=== REQUIRED WORK ===
Please return all of the data exactly as written.

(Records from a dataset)
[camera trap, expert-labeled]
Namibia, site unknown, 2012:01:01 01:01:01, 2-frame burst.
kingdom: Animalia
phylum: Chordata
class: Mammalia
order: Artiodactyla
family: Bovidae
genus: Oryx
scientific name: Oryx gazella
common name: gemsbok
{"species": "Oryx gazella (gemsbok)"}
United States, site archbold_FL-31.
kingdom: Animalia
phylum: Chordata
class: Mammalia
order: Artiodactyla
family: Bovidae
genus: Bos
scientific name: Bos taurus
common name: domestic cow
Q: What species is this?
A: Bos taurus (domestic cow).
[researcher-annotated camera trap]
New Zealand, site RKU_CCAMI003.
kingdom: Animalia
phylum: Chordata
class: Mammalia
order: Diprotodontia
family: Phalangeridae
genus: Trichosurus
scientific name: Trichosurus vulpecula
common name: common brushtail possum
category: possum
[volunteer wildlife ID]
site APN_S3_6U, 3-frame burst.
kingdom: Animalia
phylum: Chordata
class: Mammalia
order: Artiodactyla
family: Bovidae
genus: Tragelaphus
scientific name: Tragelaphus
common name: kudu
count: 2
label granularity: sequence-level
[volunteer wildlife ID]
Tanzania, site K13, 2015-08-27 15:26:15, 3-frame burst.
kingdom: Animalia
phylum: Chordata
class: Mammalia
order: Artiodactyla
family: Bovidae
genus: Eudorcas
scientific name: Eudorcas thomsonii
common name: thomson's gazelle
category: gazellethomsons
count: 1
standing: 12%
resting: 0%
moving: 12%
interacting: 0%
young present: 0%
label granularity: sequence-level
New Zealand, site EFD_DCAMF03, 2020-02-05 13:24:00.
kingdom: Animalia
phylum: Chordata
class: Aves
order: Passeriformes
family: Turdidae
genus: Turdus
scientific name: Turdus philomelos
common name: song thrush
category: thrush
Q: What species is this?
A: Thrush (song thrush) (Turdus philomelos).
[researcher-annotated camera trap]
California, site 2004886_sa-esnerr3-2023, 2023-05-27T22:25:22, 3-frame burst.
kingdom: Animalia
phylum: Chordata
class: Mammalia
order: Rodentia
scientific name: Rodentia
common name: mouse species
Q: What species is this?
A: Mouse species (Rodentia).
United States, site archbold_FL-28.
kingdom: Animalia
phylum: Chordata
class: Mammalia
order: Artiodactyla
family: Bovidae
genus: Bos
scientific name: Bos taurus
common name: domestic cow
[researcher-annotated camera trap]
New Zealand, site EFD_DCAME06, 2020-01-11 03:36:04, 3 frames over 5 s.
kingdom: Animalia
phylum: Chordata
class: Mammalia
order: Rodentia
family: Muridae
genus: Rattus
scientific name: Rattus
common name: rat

=== RESULT BELOW ===
[camera trap, expert-labeled]
Namibia, site unknown, 2012:01:01 01:01:01, 2-frame burst.
kingdom: Animalia
phylum: Chordata
class: Mammalia
order: Artiodactyla
family: Bovidae
genus: Oryx
scientific name: Oryx gazella
common name: gemsbok
{"species": "Oryx gazella (gemsbok)"}
United States, site archbold_FL-31.
kingdom: Animalia
phylum: Chordata
class: Mammalia
order: Artiodactyla
family: Bovidae
genus: Bos
scientific name: Bos taurus
common name: domestic cow
Q: What species is this?
A: Bos taurus (domestic cow).
[researcher-annotated camera trap]
New Zealand, site RKU_CCAMI003.
kingdom: Animalia
phylum: Chordata
class: Mammalia
order: Diprotodontia
family: Phalangeridae
genus: Trichosurus
scientific name: Trichosurus vulpecula
common name: common brushtail possum
category: possum
[volunteer wildlife ID]
site APN_S3_6U, 3-frame burst.
kingdom: Animalia
phylum: Chordata
class: Mammalia
order: Artiodactyla
family: Bovidae
genus: Tragelaphus
scientific name: Tragelaphus
common name: kudu
count: 2
label granularity: sequence-level
[volunteer wildlife ID]
Tanzania, site K13, 2015-08-27 15:26:15, 3-frame burst.
kingdom: Animalia
phylum: Chordata
class: Mammalia
order: Artiodactyla
family: Bovidae
genus: Eudorcas
scientific name: Eudorcas thomsonii
common name: thomson's gazelle
category: gazellethomsons
count: 1
standing: 12%
resting: 0%
moving: 12%
interacting: 0%
young present: 0%
label granularity: sequence-level
New Zealand, site EFD_DCAMF03, 2020-02-05 13:24:00.
kingdom: Animalia
phylum: Chordata
class: Aves
order: Passeriformes
family: Turdidae
genus: Turdus
scientific name: Turdus philomelos
common name: song thrush
category: thrush
Q: What species is this?
A: Thrush (song thrush) (Turdus philomelos).
[researcher-annotated camera trap]
California, site 2004886_sa-esnerr3-2023, 2023-05-27T22:25:22, 3-frame burst.
kingdom: Animalia
phylum: Chordata
class: Mammalia
order: Rodentia
scientific name: Rodentia
common name: mouse species
Q: What species is this?
A: Mouse species (Rodentia).
United States, site archbold_FL-28.
kingdom: Animalia
phylum: Chordata
class: Mammalia
order: Artiodactyla
family: Bovidae
genus: Bos
scientific name: Bos taurus
common name: domestic cow
[researcher-annotated camera trap]
New Zealand, site EFD_DCAME06, 2020-01-11 03:36:04, 3 frames over 5 s.
kingdom: Animalia
phylum: Chordata
class: Mammalia
order: Rodentia
family: Muridae
genus: Rattus
scientific name: Rattus
common name: rat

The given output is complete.